* STATED TASK A: Revise the listing from the line containing "How distant are" through the end of the listing, swapping "green leaf" for "green foliage" wherever it occurs and changing nothing else. Return only that stretch, with the pictures left out.

* QUOTED PASSAGE:
In the Fall of 2008, the parish began work on frescos that were to be painted on the interior sanctuary walls. The work was done by Archpriest Fr. Theodore Jurewicz, from Erie, Pennsylvania, priest of The Church of The Nativity of Christ, a parish of the Old Believers within the ROCOR (Russian Orthodox Church Outside Russia). He spent 6 weeks working on the Christ Pantocrator with the help of a group of helpers from Ohio, Oregon, Montana and few Romanian Orthodox nuns. Today, there is still much progress to be done, but inch by inch, the parish is covering the walls.

* STATED TASK B: Copy out the whole passage on the parish frescos word for word.

* ITEMS:
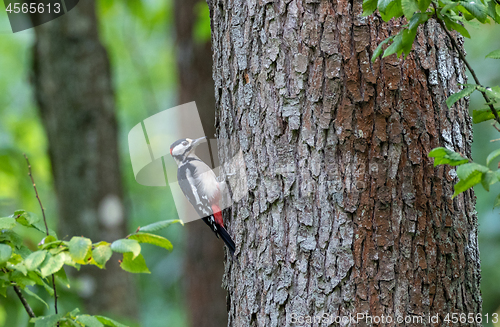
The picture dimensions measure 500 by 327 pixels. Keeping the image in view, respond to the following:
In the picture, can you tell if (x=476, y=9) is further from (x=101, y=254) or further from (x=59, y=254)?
(x=59, y=254)

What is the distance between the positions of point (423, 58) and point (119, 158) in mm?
3708

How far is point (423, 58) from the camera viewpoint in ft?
5.64

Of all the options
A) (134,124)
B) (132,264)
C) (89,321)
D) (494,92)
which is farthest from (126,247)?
(134,124)

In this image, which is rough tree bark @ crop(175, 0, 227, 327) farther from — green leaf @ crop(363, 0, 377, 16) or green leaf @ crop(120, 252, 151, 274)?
green leaf @ crop(363, 0, 377, 16)

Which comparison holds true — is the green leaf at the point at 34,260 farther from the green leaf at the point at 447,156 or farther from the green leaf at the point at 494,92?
the green leaf at the point at 494,92

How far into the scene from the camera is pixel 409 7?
46.6 inches

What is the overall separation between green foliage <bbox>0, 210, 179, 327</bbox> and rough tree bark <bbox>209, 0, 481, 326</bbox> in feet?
1.78

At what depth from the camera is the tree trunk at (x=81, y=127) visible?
14.5ft

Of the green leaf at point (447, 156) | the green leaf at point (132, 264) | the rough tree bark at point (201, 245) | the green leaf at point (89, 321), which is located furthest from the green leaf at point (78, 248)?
the rough tree bark at point (201, 245)

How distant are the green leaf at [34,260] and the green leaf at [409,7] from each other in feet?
4.90

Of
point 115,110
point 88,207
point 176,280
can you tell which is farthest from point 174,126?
point 176,280

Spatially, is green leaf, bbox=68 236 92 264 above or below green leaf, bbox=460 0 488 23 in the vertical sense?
below

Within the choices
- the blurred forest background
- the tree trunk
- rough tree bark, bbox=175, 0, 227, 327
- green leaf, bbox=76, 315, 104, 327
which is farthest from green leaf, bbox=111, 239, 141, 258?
the tree trunk

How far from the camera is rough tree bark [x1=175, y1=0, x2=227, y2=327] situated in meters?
4.05
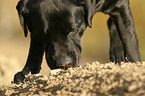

* FULL ANSWER A:
How distant are the green foliage at [34,260] and the green foliage at [409,7] from each other in feet?
4.90

Of
point 115,110
point 88,207
point 176,280
can you tell which is farthest from point 174,126?
point 176,280

Spatially, is green foliage, bbox=68 236 92 264 above or below green foliage, bbox=460 0 488 23 in the vertical sense?
below

Within the choices
- the blurred forest background
- the tree trunk
- rough tree bark, bbox=175, 0, 227, 327
- green foliage, bbox=76, 315, 104, 327
which is farthest from green foliage, bbox=111, 239, 141, 258?
the tree trunk

How far from the camera is rough tree bark [x1=175, y1=0, x2=227, y2=327] situated in meters?
4.05

* FULL ANSWER B:
In the Fall of 2008, the parish began work on frescos that were to be painted on the interior sanctuary walls. The work was done by Archpriest Fr. Theodore Jurewicz, from Erie, Pennsylvania, priest of The Church of The Nativity of Christ, a parish of the Old Believers within the ROCOR (Russian Orthodox Church Outside Russia). He spent 6 weeks working on the Christ Pantocrator with the help of a group of helpers from Ohio, Oregon, Montana and few Romanian Orthodox nuns. Today, there is still much progress to be done, but inch by inch, the parish is covering the walls.